**OBJECTIVE**
Restate the records below word for word.

**STORED ROWS**
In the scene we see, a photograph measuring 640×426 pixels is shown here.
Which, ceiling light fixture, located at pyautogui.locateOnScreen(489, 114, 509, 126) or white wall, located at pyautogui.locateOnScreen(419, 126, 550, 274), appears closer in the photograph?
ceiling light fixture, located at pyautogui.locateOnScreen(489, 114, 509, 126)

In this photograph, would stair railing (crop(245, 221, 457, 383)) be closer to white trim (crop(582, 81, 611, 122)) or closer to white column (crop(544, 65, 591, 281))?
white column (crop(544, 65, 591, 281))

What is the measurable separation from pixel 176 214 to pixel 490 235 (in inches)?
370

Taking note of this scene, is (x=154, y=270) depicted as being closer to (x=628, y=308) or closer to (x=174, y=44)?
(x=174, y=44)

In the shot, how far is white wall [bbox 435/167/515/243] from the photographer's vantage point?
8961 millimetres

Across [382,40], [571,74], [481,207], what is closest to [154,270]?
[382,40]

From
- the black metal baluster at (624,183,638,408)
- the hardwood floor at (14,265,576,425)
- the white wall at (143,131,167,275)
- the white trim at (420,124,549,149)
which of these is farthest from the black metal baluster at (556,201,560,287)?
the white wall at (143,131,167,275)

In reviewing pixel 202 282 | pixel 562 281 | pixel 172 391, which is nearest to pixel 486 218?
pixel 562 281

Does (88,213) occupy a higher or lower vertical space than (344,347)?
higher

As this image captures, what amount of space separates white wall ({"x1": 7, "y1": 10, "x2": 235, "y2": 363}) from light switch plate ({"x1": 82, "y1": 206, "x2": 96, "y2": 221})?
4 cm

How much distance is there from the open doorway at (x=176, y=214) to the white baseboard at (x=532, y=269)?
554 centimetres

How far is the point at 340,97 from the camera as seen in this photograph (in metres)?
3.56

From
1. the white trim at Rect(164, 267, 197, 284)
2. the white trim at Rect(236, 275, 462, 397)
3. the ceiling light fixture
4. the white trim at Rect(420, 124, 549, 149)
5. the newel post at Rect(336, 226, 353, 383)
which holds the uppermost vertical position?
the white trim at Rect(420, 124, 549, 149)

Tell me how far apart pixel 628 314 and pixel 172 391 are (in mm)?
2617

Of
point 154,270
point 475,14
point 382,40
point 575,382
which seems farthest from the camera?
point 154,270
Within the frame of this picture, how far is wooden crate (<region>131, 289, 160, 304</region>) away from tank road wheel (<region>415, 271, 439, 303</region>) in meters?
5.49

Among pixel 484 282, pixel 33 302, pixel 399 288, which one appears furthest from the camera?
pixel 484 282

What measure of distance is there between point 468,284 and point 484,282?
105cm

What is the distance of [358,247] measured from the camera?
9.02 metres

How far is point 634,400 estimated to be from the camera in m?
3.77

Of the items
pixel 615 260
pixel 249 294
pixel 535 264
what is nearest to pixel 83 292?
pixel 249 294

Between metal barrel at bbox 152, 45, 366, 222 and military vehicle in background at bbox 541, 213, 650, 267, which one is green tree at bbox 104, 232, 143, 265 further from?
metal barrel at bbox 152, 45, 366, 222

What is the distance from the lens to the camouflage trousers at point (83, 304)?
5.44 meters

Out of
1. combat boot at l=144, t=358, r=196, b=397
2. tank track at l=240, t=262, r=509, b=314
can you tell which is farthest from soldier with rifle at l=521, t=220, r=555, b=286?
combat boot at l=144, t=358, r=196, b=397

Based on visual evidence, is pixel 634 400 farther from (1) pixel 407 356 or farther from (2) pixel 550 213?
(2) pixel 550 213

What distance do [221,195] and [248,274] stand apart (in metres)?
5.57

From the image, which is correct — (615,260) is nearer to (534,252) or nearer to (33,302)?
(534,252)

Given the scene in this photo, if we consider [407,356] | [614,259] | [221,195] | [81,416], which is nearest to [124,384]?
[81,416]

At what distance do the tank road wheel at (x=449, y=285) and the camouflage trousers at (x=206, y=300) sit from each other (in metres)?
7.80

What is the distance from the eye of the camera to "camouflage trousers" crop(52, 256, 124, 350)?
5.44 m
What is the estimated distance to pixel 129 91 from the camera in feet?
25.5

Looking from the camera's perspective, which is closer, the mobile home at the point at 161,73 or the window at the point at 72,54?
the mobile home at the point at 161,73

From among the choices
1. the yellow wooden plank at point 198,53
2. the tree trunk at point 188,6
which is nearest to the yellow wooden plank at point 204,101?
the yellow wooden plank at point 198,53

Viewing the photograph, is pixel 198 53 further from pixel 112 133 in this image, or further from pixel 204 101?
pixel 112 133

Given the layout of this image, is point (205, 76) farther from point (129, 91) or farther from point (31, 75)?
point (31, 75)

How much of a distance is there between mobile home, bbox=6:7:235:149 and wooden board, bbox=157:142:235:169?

**RESULT OF THE TASK**
In the scene we see, a photograph measuring 640×426 pixels is shown here.
Which, ceiling light fixture, located at pyautogui.locateOnScreen(489, 114, 509, 126) or white wall, located at pyautogui.locateOnScreen(419, 126, 550, 274), appears closer in the photograph?
ceiling light fixture, located at pyautogui.locateOnScreen(489, 114, 509, 126)

In this photograph, would stair railing (crop(245, 221, 457, 383)) be closer to white trim (crop(582, 81, 611, 122)) or closer to white column (crop(544, 65, 591, 281))?
white column (crop(544, 65, 591, 281))

What is the measurable separation from pixel 176 214 to pixel 490 235 (in inches)?
370

Taking note of this scene, is (x=154, y=270) depicted as being closer to (x=628, y=308) or closer to (x=174, y=44)?
(x=174, y=44)

In the shot, how far is white wall [bbox 435/167/515/243] from the photographer's vantage point?
8961 millimetres

Across [382,40], [571,74], [481,207], what is closest to [154,270]?
[382,40]

From
- the black metal baluster at (624,183,638,408)
- the hardwood floor at (14,265,576,425)
- the white wall at (143,131,167,275)
- the white trim at (420,124,549,149)
which of these is farthest from the black metal baluster at (556,201,560,287)?
the white wall at (143,131,167,275)

In reviewing pixel 202 282 | pixel 562 281 | pixel 172 391, which is nearest to pixel 486 218?
pixel 562 281

Does (88,213) occupy a higher or lower vertical space than (344,347)?
higher

As this image captures, what amount of space separates white wall ({"x1": 7, "y1": 10, "x2": 235, "y2": 363}) from light switch plate ({"x1": 82, "y1": 206, "x2": 96, "y2": 221})?
4 cm

How much distance is there from the open doorway at (x=176, y=214) to the white baseboard at (x=532, y=269)?
554 centimetres

How far is the point at 340,97 from the camera as seen in this photograph (in metres)?
3.56

From
1. the white trim at Rect(164, 267, 197, 284)
2. the white trim at Rect(236, 275, 462, 397)
3. the ceiling light fixture
4. the white trim at Rect(420, 124, 549, 149)
5. the newel post at Rect(336, 226, 353, 383)
which holds the uppermost vertical position?
the white trim at Rect(420, 124, 549, 149)

Tell me how far apart pixel 628 314 and pixel 172 391 are (in mm)?
2617

Of
point 154,270
point 475,14
point 382,40
point 575,382
which seems farthest from the camera?
point 154,270
Within the frame of this picture, how far is wooden crate (<region>131, 289, 160, 304</region>) away from tank road wheel (<region>415, 271, 439, 303</region>) in meters?
5.49

Among pixel 484 282, pixel 33 302, pixel 399 288, which one appears furthest from the camera?
pixel 484 282

What measure of distance is there between point 468,284 and point 484,282?
105cm

What is the distance of [358,247] measured from the camera?
9.02 metres

How far is point 634,400 estimated to be from the camera in m?
3.77

Of the items
pixel 615 260
pixel 249 294
pixel 535 264
what is nearest to pixel 83 292?
pixel 249 294

Between metal barrel at bbox 152, 45, 366, 222 and military vehicle in background at bbox 541, 213, 650, 267, which one is green tree at bbox 104, 232, 143, 265 further from?
metal barrel at bbox 152, 45, 366, 222

What is the distance from the lens to the camouflage trousers at point (83, 304)?
5.44 meters

Out of
1. combat boot at l=144, t=358, r=196, b=397
2. tank track at l=240, t=262, r=509, b=314
can you tell which is farthest from soldier with rifle at l=521, t=220, r=555, b=286?
combat boot at l=144, t=358, r=196, b=397

Based on visual evidence, is pixel 634 400 farther from (1) pixel 407 356 or farther from (2) pixel 550 213?
(2) pixel 550 213

What distance do [221,195] and [248,274] stand apart (in metres)?
5.57

From the image, which is correct — (615,260) is nearer to (534,252) or nearer to (33,302)?
(534,252)

Given the scene in this photo, if we consider [407,356] | [614,259] | [221,195] | [81,416], which is nearest to [124,384]?
[81,416]

At what distance do the tank road wheel at (x=449, y=285) and the camouflage trousers at (x=206, y=300) sit from each other (in metres)?
7.80

What is the distance from the eye of the camera to "camouflage trousers" crop(52, 256, 124, 350)?
5.44 m
What is the estimated distance to pixel 129 91 from the camera in feet?
25.5

Looking from the camera's perspective, which is closer, the mobile home at the point at 161,73 or the window at the point at 72,54?
the mobile home at the point at 161,73

From among the choices
1. the yellow wooden plank at point 198,53
2. the tree trunk at point 188,6
which is nearest to the yellow wooden plank at point 204,101?
the yellow wooden plank at point 198,53

Viewing the photograph, is pixel 198 53 further from pixel 112 133 in this image, or further from pixel 204 101?
pixel 112 133

Given the layout of this image, is point (205, 76) farther from point (129, 91) or farther from point (31, 75)?
point (31, 75)

How much of a distance is there between mobile home, bbox=6:7:235:149 and wooden board, bbox=157:142:235:169?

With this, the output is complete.